Add FunctionImpl.VolatileArgs opt-in for zero-copy TEXT/BLOB args (follow-up to !114)

Follow-up to !114 (merged) (#226).

Background

!114 (merged) eliminated the per-call []driver.Value slice-header allocation for UDF callbacks but explicitly left the per-row TEXT and BLOB body copies out of scope. As @cznic framed it in the !114 (merged) review:

While the driver's contract technically states that argument values aren't valid past the return of the function, Go's garbage collector trains developers to assume that if they hold a reference to a slice, the underlying array is safe.

A default-on zero-copy path would silently corrupt user code that retains an argument slice across rows, undetectable by -race (UDF execution is sequential on one goroutine).

What this MR does

Adds VolatileArgs bool to FunctionImpl as a strict opt-in. When true:

  • TEXT arguments arrive as unsafe.String views into the SQLite-owned sqlite3_value_text buffer
  • BLOB arguments arrive as unsafe.Slice views into the sqlite3_value_blob buffer

When false (the default for all existing call sites), behavior is byte-for-byte identical to current master.

The flag is captured at registration and threaded to the trampolines via small wrapper structs keyed in xFuncs.m / xAggregateFactories.m / xAggregateContext.m, so the hot path is one extra field read rather than a second map lookup.

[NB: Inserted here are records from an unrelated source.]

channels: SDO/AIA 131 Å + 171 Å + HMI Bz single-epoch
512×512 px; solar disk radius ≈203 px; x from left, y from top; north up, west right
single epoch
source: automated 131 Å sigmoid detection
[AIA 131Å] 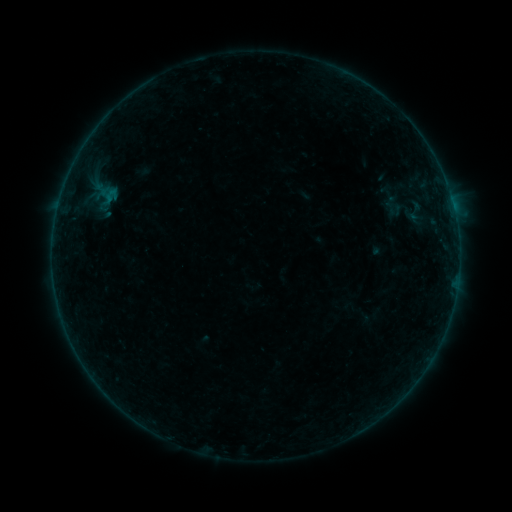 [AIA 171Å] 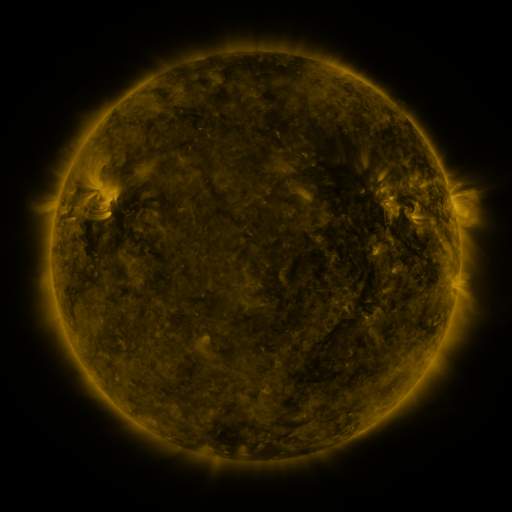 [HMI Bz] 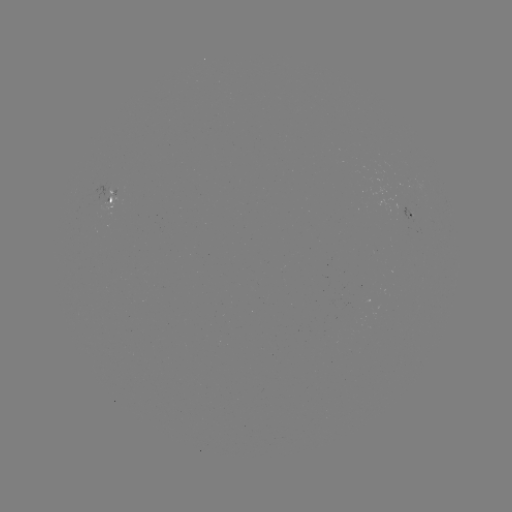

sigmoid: [88, 180, 122, 216]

Vtab Filter and Update are deliberately out of scope here — those trampolines pass false explicitly. A future MR can extend the opt-in to vtab if there's demand.

Safety contract

The full docstring on FunctionImpl.VolatileArgs covers:

  • The retention rule (no storing the slice/string anywhere past the call, neither directly nor via something that captures it)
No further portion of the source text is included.